**THE INPUT:**

——

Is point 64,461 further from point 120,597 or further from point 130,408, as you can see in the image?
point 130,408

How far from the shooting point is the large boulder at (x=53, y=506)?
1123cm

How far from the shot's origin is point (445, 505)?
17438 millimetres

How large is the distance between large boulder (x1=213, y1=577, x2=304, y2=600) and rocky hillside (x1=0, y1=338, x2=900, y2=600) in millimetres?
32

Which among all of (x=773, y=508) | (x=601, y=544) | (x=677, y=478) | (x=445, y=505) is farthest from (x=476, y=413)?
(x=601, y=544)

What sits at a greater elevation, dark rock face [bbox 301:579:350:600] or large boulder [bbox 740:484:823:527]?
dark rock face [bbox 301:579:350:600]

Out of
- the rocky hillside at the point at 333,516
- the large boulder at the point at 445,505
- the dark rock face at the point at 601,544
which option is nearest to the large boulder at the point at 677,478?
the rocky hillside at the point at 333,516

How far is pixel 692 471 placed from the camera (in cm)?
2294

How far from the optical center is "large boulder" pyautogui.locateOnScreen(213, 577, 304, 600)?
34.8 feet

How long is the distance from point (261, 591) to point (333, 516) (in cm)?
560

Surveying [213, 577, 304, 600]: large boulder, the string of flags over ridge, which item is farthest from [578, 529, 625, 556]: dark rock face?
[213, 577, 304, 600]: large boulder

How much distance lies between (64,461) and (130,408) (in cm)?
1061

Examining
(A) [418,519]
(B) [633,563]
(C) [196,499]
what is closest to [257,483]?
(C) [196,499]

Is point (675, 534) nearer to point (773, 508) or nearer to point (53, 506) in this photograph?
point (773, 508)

——

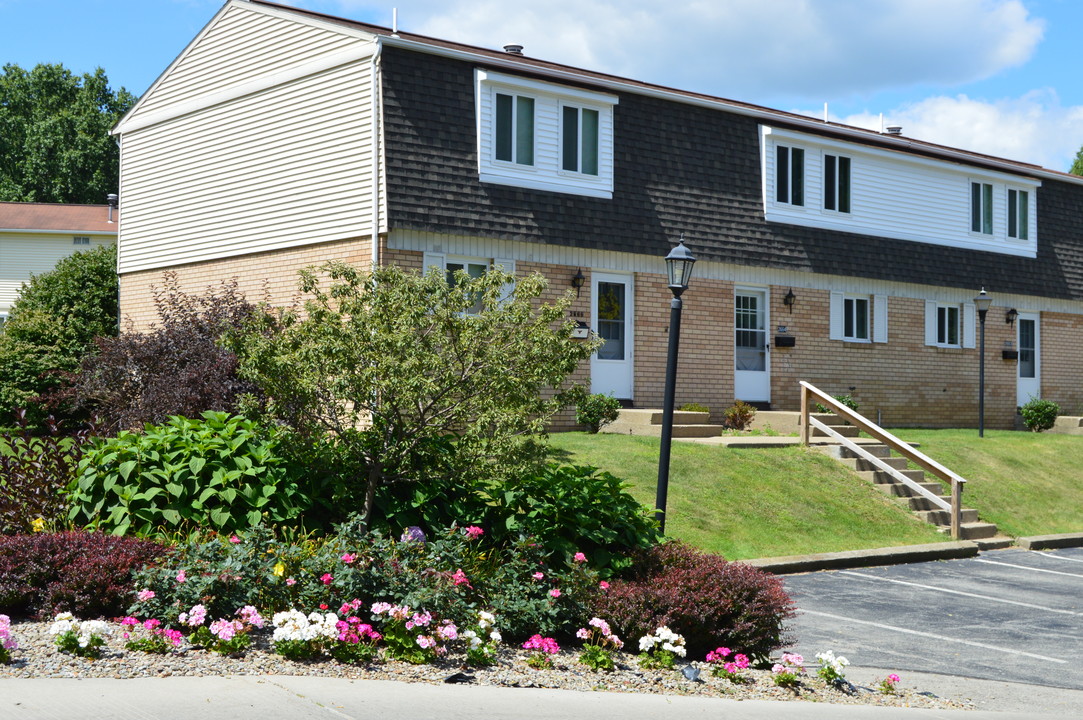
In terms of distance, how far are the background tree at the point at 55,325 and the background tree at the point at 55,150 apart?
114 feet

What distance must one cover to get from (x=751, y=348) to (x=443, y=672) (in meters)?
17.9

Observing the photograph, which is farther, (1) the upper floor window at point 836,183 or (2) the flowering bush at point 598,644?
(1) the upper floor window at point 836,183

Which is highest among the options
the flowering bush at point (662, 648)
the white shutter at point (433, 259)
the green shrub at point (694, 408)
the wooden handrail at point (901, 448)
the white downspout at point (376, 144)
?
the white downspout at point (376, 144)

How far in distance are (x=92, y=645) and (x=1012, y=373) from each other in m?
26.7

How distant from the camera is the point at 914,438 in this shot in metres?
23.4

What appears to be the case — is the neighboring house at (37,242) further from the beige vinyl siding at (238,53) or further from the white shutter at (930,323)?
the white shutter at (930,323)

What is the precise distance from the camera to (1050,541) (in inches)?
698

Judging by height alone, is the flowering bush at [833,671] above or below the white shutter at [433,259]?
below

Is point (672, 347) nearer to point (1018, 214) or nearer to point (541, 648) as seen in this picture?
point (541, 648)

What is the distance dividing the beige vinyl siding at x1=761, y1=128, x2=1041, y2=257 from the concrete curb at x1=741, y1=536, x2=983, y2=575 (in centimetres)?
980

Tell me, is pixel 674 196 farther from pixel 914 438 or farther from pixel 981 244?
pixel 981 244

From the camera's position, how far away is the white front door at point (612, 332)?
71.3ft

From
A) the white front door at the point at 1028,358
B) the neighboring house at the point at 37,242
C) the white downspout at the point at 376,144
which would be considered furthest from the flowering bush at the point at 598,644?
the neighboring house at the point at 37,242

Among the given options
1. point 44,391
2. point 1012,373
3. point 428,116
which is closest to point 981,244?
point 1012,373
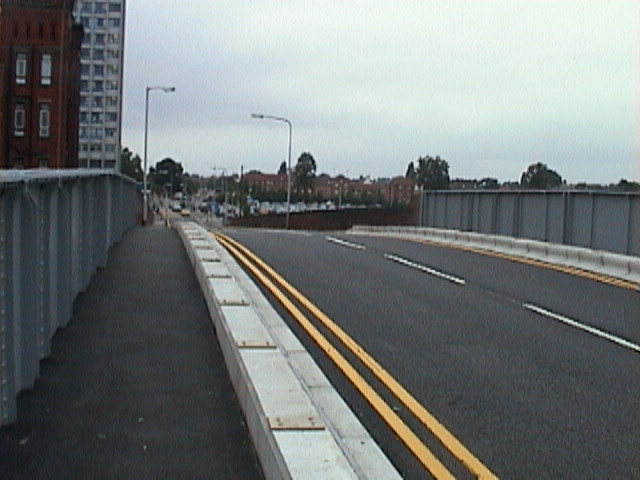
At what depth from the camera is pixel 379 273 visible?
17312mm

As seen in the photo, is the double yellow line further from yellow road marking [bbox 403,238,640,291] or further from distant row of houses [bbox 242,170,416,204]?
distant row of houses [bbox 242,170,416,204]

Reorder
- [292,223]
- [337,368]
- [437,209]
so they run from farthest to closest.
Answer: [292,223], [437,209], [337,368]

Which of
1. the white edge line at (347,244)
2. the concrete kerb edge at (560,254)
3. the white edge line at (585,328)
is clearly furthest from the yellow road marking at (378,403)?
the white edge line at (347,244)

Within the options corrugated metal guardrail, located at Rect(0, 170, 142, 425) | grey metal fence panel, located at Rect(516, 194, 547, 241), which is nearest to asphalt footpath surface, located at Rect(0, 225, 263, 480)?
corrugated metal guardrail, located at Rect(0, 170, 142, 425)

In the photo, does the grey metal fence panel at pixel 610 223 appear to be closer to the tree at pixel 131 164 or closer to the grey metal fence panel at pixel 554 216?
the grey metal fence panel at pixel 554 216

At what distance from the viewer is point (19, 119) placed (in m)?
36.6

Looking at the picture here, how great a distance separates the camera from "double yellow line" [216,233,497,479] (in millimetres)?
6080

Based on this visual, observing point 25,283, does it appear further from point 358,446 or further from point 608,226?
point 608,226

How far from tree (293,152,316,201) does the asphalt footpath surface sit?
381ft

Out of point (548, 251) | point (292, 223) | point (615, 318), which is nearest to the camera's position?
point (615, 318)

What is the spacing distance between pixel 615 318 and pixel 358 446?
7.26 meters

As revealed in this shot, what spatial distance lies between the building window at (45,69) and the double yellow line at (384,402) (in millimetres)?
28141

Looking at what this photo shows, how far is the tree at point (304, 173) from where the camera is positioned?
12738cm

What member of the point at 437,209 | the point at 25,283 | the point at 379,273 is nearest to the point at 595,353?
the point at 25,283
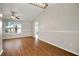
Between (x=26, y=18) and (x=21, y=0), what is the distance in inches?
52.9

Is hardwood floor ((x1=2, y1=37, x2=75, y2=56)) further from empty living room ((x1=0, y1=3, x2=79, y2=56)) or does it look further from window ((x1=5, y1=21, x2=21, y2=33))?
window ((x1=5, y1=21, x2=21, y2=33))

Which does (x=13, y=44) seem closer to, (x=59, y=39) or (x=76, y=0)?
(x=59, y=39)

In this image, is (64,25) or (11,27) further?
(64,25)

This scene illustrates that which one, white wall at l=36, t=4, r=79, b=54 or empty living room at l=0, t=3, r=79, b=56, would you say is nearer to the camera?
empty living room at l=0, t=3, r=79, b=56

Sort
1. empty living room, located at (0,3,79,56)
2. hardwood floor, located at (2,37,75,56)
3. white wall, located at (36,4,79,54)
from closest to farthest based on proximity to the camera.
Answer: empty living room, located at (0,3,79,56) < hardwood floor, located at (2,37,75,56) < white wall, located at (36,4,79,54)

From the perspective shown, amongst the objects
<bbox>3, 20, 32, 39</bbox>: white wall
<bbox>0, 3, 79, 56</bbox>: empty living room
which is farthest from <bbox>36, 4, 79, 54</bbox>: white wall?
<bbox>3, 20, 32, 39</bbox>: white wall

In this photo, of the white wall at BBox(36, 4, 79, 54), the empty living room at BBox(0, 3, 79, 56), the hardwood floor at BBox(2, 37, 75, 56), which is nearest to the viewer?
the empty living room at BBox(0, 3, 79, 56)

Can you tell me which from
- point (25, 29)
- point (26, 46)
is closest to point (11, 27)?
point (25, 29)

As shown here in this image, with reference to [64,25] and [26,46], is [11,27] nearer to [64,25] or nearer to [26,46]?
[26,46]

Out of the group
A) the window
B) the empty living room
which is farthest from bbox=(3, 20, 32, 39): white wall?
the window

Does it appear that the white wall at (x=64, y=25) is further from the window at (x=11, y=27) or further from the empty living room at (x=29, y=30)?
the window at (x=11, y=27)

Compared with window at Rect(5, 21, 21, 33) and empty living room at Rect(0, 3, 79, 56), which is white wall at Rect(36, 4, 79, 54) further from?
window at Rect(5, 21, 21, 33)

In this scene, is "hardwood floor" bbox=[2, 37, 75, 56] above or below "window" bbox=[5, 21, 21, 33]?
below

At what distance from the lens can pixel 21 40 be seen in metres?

——

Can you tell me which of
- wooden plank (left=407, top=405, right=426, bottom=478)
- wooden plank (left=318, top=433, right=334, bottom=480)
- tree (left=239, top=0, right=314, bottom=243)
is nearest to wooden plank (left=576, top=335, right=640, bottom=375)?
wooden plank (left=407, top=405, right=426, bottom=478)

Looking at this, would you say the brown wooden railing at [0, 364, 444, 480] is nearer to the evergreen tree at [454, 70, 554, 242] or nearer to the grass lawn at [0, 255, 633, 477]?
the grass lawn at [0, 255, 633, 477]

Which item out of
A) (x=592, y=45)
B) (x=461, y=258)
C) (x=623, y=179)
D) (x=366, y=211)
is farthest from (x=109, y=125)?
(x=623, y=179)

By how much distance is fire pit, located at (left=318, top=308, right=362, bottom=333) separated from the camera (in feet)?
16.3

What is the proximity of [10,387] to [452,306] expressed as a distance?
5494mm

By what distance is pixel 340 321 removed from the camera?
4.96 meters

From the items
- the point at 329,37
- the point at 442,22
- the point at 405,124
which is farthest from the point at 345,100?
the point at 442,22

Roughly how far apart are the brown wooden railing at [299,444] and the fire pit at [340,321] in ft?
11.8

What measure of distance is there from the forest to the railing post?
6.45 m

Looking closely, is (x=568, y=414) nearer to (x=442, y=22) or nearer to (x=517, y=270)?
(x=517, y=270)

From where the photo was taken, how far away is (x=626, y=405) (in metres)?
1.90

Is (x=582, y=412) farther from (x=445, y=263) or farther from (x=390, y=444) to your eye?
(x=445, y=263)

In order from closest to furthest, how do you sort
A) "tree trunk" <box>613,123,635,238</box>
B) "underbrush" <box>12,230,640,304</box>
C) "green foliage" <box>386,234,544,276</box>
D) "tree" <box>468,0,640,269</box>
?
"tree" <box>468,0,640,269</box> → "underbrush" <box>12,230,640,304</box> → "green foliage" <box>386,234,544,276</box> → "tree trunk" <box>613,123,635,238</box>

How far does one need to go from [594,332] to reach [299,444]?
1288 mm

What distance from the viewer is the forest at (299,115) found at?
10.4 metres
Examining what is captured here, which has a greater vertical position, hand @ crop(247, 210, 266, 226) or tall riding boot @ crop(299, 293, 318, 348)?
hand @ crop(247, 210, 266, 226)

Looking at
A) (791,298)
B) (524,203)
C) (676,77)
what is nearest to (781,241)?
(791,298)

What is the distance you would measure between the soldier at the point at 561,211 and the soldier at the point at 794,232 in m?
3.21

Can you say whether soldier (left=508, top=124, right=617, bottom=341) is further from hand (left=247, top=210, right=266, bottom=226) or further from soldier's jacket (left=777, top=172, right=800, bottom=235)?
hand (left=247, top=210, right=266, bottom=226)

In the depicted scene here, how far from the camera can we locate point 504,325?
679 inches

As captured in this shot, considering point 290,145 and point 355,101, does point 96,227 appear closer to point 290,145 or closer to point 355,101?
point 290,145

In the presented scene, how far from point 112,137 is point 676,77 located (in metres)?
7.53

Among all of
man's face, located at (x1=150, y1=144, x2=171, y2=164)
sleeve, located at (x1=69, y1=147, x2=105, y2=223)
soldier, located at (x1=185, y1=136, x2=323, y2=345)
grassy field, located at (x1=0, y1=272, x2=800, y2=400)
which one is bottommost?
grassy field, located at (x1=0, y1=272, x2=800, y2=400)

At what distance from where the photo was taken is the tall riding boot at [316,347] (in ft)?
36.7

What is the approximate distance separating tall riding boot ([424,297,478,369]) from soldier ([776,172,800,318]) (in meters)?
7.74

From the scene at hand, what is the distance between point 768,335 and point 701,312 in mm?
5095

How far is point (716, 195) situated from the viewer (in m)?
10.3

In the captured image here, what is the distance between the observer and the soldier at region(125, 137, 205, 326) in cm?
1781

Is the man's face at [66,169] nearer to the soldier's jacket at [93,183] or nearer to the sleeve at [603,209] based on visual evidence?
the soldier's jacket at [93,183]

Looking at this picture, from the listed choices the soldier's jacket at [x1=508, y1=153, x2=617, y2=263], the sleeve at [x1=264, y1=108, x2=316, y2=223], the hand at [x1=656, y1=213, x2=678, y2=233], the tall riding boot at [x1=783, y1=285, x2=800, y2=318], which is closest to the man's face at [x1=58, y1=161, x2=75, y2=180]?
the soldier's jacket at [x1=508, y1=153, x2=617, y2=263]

——

**GOAL OF THE EXERCISE:**
Format the material above as a Markdown table with the columns "Number" and "Entry," starting with the line that contains "As shown here" and continuing through the line that contains "At what distance from the lens". Include both of those lines, number the rows in order, and leave out blank lines.

**REPLY TO THE TASK:**
| Number | Entry |
|---|---|
| 1 | As shown here in this image, with reference to [64,25] and [26,46], is [11,27] nearer to [64,25] or nearer to [26,46]? |
| 2 | [26,46] |
| 3 | Out of the group |
| 4 | A) the window |
| 5 | B) the empty living room |
| 6 | which is farthest from bbox=(3, 20, 32, 39): white wall? |
| 7 | the window |
| 8 | Does it appear that the white wall at (x=64, y=25) is further from the window at (x=11, y=27) or further from the empty living room at (x=29, y=30)? |
| 9 | the window at (x=11, y=27) |
| 10 | Compared with window at Rect(5, 21, 21, 33) and empty living room at Rect(0, 3, 79, 56), which is white wall at Rect(36, 4, 79, 54) further from? |
| 11 | window at Rect(5, 21, 21, 33) |
| 12 | In this scene, is "hardwood floor" bbox=[2, 37, 75, 56] above or below "window" bbox=[5, 21, 21, 33]? |
| 13 | below |
| 14 | At what distance from the lens can pixel 21 40 be seen in metres? |